**Given passage:**
------------
Crossing the Stream: Part 39 - "Santa Clarita Diet" Sn 1, Ep 10

In an effort to curb my excessive snacking and perusal of communal foodstuffs, I spent a good portion of the day sequestered. I was glued to my computer, or glued to the stationary bike. Well...there was a fire alarm.

And that fire alarm put me about 100 yards from a 7-11 and a Subway. Now, I know. It's not enough to cause me to float like Fred Flintstone, but that combination of familiar bread aroma and questionable deep frying had my stomach going loud.

I had a fun conversation with coworkers about a possible fire alarm and evacuation while I'm in sweaty gym clothes. This would be a bad day for me. I'm self-conscious enough stomping around the office in that state. Taking it outside is something closer to stepping out my front door in my underwear. You just have to respect a radius on this. And really, really, what are they going to do to me if I take five minutes and get dressed instead of filing outside like salmon going upstream? By the time I get dressed, everyone will be coming back in and the whole thing will be over. Right? Right.
------------
**Supplied material:**
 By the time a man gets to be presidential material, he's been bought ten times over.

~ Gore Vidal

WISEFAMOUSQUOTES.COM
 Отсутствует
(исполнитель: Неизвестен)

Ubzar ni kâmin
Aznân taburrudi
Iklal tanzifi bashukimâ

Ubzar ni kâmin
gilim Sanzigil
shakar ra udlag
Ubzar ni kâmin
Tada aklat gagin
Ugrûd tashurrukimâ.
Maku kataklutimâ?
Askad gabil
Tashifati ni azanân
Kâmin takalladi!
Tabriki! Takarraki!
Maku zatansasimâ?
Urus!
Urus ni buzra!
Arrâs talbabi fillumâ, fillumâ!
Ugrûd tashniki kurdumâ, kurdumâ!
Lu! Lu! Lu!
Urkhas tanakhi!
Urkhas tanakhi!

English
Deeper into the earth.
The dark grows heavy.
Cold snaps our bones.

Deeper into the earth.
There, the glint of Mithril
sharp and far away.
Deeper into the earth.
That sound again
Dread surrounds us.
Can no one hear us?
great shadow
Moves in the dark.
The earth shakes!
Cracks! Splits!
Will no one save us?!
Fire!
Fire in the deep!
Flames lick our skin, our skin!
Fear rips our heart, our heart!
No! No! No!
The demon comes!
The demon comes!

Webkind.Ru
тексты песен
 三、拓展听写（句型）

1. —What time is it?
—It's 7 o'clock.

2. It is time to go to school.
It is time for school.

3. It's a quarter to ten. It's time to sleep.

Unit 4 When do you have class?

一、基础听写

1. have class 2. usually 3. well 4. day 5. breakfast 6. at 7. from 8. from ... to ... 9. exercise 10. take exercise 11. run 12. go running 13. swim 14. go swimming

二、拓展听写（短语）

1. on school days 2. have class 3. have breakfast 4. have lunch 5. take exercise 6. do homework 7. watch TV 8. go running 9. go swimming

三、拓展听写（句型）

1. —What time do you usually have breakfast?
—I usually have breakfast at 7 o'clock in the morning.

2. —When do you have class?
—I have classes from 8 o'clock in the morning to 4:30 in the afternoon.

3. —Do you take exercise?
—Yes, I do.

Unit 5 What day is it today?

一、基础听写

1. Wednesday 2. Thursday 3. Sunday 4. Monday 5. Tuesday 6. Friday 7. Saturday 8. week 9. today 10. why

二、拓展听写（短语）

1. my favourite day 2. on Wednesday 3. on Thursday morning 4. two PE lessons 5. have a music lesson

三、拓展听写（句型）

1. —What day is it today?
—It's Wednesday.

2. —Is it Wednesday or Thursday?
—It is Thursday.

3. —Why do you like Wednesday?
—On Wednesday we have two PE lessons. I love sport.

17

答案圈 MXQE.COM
------------
**Work instruction 1:** From the fire alarm post, pull out everything from "In an effort" down to "stomach going loud.", word for word.
**Work instruction 2:** Extend the fire alarm blog post by writing what would come after its last sentence.

**Task output 1:**
In an effort to curb my excessive snacking and perusal of communal foodstuffs, I spent a good portion of the day sequestered. I was glued to my computer, or glued to the stationary bike. Well...there was a fire alarm.

And that fire alarm put me about 100 yards from a 7-11 and a Subway. Now, I know. It's not enough to cause me to float like Fred Flintstone, but that combination of familiar bread aroma and questionable deep frying had my stomach going loud.

**Task output 2:**
I'm totally rational about this sort of thing, and not at all in denial about it.

"Santa Clarita Diet" Season 1, Episode 10 - "Baka, Bile and Baseball Bats"



It takes confidence to end your first season of a dialogue-heavy comedy on a narrative cliffhanger. As anyone would have predicted, Sheila Hammond remains a flesh-eating undead realtor, and the household's precarious situation has gone completely sideways, even by their new askew standards. Sure, Netflix has never declined a second season of any of their original programs, so it was probably a pretty sure bet that this wasn't the end of the series, but most television uses a season finale as a bookmark, a place to logically stop for a spell. And most of them will craft that finale as some sort of resolution, even if it's only the end of a character's current arc or the dust settling on an immediate conflict.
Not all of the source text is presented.